▶ **EXERCISE AIM**: Extract each line below that contains the word "measurement". Letter case must match.

Records from a data collection:

■ ■ ■ ■ ■

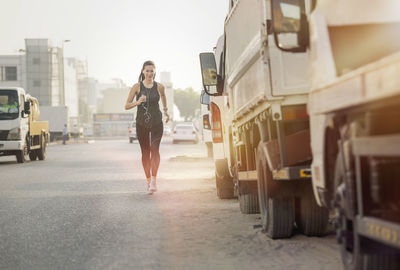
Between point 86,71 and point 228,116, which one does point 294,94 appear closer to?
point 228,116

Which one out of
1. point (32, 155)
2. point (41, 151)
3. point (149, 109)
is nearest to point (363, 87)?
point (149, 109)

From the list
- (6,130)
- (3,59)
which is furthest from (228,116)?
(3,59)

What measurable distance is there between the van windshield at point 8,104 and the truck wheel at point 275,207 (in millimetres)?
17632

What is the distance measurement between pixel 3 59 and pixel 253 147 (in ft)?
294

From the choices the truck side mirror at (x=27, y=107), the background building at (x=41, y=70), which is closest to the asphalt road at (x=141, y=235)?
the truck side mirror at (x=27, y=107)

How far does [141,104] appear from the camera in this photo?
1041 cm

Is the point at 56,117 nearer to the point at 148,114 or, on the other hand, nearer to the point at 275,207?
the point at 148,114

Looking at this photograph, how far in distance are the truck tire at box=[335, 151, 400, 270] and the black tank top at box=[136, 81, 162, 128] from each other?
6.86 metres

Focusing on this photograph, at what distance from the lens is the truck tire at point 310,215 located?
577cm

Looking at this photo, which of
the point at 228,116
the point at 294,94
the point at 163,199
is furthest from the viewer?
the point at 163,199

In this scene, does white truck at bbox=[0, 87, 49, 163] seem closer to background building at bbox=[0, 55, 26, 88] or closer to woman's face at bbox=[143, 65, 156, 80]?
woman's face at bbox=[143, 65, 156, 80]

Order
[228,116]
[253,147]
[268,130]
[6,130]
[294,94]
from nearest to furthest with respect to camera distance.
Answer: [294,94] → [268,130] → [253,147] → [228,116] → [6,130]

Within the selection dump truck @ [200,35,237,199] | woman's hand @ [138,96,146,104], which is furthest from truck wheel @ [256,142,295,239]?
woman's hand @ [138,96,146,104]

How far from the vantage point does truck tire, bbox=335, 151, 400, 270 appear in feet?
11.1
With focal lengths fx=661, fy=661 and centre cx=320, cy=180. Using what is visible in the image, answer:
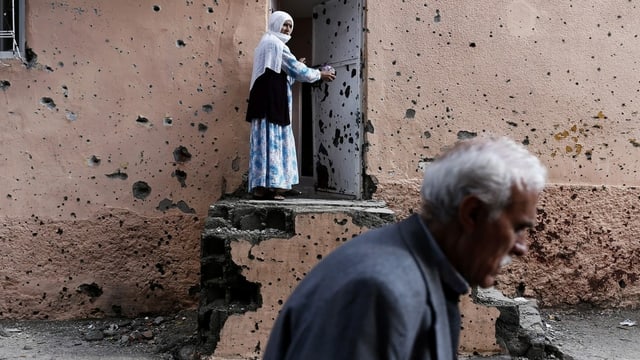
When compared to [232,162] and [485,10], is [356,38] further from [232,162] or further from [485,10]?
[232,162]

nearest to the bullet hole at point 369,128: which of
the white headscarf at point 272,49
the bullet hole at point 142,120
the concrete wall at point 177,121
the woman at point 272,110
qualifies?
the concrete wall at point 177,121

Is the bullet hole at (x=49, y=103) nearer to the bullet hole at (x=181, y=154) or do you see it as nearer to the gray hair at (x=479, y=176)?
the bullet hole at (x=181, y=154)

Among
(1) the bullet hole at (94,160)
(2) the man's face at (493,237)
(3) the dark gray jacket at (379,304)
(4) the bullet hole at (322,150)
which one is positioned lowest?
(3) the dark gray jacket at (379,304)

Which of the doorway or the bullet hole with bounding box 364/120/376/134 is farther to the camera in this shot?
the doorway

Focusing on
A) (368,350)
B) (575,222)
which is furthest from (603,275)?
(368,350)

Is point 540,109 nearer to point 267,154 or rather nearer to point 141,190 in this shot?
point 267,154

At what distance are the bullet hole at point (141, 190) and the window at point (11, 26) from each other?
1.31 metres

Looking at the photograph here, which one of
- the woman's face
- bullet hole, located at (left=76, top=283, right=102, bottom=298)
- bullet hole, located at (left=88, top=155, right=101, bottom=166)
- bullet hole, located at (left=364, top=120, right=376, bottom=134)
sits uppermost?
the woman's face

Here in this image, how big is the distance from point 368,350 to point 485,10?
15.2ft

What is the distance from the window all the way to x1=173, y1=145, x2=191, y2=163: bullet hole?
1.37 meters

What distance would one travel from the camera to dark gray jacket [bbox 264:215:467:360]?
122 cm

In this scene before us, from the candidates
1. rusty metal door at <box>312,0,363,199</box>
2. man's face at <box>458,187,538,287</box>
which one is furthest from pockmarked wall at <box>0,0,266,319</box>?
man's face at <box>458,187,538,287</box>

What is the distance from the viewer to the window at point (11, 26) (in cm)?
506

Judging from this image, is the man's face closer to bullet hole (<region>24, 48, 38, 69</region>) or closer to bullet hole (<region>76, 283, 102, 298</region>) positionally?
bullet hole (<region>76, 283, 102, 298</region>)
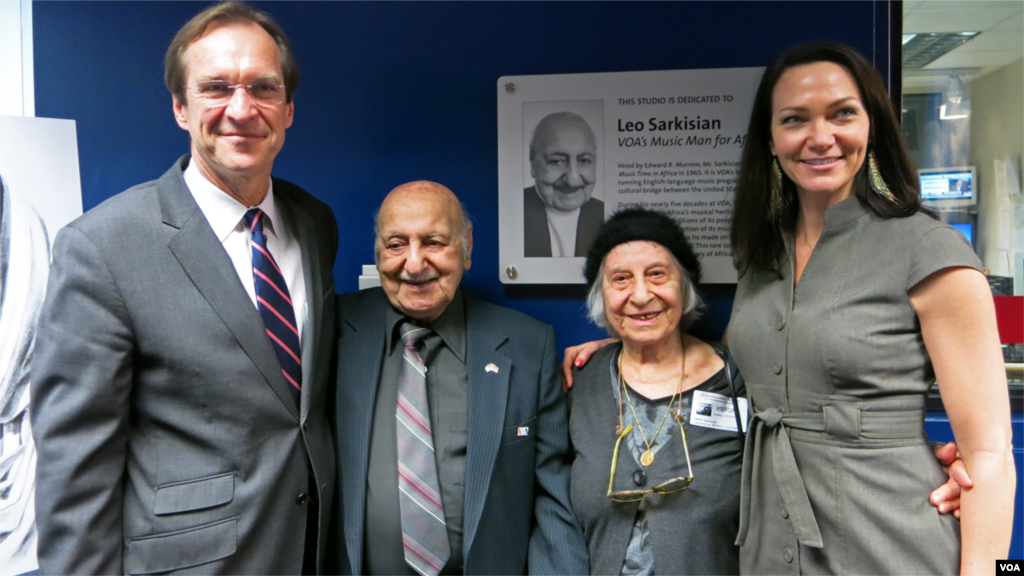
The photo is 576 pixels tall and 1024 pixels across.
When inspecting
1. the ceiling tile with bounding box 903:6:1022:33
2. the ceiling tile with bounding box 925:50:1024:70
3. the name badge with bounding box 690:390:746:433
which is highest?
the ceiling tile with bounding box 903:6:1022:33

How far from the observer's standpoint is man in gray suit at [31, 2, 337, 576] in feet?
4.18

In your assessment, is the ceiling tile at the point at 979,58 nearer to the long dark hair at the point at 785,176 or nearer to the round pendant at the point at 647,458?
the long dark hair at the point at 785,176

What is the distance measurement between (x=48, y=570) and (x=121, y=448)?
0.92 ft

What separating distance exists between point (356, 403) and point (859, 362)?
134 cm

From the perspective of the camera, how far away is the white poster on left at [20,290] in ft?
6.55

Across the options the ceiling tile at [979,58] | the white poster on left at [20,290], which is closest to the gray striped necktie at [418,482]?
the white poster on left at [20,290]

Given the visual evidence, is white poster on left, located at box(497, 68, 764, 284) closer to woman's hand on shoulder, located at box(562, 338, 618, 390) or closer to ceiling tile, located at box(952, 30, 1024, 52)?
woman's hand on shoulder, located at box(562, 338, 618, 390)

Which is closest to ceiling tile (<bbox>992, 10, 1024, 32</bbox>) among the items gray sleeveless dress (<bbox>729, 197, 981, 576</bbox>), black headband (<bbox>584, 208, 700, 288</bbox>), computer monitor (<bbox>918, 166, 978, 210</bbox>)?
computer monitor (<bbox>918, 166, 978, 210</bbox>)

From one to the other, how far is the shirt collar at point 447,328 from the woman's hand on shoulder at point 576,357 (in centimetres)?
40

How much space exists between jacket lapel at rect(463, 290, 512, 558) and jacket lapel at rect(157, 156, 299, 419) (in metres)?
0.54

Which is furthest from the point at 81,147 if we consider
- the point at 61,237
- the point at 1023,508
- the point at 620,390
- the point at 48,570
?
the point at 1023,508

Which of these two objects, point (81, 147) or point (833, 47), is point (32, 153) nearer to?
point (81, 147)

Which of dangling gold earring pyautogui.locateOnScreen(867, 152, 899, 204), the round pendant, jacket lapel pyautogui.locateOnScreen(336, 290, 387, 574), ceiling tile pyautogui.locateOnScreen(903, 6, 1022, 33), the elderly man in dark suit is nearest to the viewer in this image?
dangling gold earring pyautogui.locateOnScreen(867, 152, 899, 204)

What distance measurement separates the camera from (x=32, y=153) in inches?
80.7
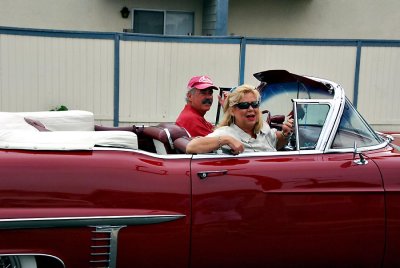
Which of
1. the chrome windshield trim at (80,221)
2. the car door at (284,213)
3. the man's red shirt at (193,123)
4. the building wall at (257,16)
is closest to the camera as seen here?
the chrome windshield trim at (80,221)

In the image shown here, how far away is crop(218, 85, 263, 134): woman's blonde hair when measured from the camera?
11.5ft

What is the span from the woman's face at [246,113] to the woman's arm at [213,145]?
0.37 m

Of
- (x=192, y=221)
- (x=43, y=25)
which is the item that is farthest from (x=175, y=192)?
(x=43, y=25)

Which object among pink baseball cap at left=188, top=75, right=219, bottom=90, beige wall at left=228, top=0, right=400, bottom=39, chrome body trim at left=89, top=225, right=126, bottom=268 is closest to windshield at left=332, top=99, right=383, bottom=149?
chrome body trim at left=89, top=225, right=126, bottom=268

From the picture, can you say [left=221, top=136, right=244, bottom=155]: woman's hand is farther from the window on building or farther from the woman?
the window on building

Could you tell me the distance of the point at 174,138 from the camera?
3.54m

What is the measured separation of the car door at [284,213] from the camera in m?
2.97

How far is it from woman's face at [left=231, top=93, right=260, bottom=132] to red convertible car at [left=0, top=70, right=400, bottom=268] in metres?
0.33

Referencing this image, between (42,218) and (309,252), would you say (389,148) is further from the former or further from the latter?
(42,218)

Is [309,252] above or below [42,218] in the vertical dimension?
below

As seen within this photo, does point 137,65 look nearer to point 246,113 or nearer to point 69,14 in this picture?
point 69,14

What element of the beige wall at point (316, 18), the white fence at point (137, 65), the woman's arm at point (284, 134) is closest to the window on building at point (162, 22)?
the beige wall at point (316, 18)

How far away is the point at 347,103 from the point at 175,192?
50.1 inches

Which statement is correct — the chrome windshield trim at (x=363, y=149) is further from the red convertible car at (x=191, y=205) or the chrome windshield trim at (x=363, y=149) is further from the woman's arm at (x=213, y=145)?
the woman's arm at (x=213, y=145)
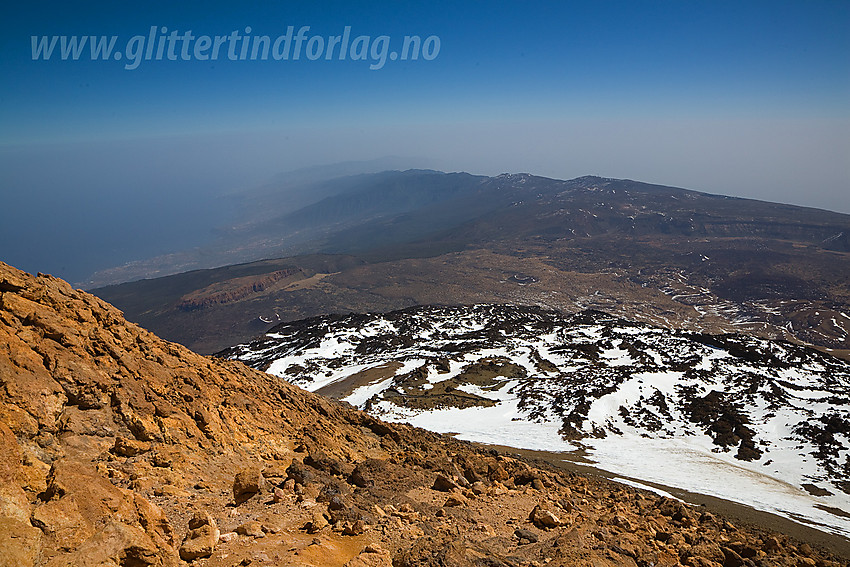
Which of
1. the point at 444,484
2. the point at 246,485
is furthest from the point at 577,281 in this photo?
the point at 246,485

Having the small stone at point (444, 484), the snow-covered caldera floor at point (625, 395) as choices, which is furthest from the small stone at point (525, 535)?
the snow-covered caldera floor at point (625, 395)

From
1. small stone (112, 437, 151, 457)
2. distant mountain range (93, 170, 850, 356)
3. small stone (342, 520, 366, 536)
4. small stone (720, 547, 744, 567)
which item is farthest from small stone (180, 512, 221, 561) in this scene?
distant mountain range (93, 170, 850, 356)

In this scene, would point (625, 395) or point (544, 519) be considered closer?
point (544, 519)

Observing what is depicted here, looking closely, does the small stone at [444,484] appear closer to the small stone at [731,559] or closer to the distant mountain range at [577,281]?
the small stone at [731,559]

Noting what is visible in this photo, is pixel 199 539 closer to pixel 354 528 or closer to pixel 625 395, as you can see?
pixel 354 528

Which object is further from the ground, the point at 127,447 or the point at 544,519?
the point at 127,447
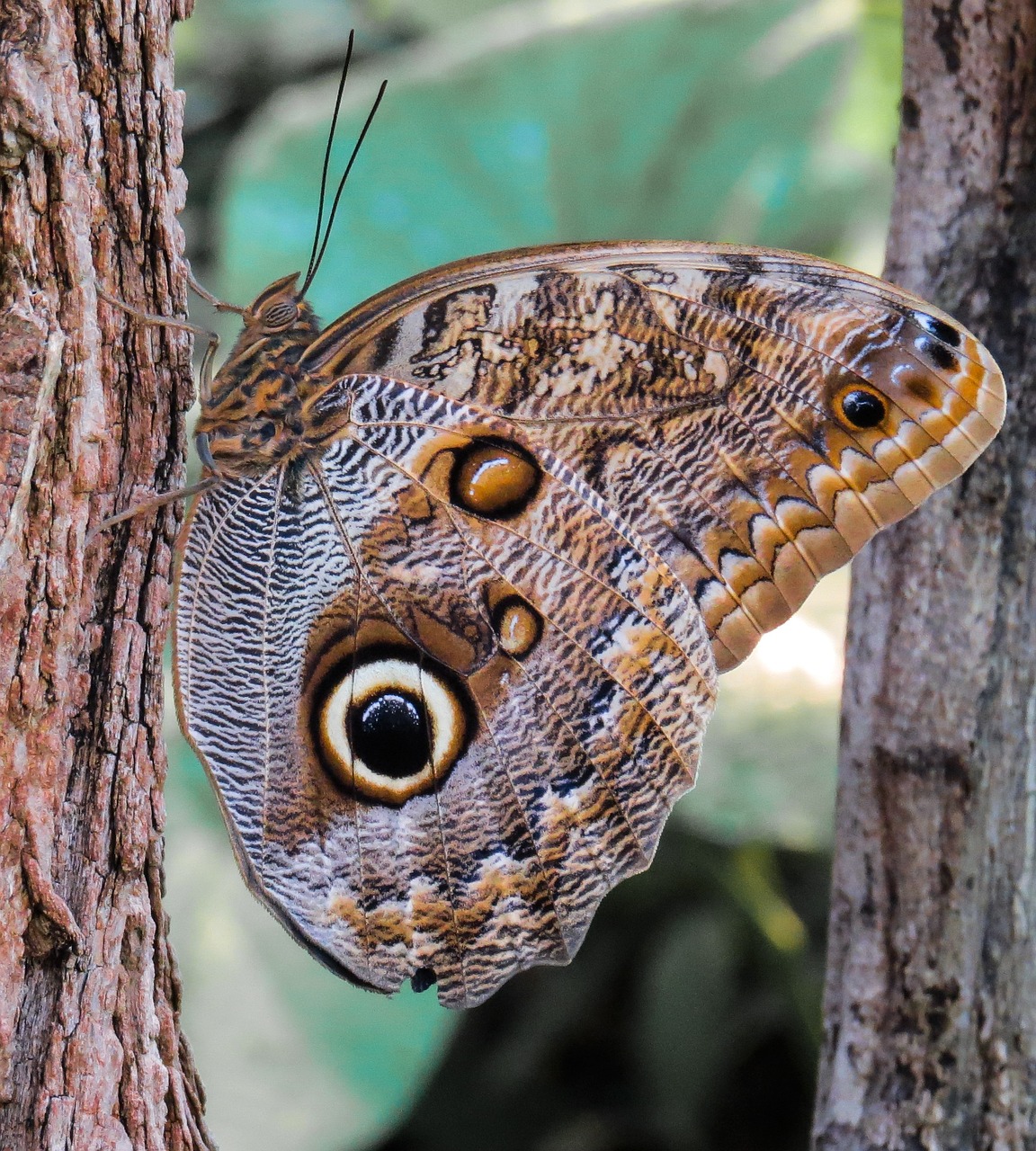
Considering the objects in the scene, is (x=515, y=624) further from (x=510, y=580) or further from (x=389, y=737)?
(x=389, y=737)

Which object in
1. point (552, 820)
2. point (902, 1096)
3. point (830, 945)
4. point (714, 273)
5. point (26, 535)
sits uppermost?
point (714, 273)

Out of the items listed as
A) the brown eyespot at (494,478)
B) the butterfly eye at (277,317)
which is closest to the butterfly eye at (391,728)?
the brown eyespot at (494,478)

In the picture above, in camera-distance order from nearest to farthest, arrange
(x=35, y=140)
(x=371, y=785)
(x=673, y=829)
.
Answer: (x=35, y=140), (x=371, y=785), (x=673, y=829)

■ ■ ■ ■ ■

▶ **RESULT FOR THIS TASK**:
What is the distance measurement between pixel 3 59 and pixel 253 147 (in ft)?
What is the distance measurement between (x=48, y=570) and (x=121, y=448)?
What distance measurement separates the camera from (x=32, y=153) in inches?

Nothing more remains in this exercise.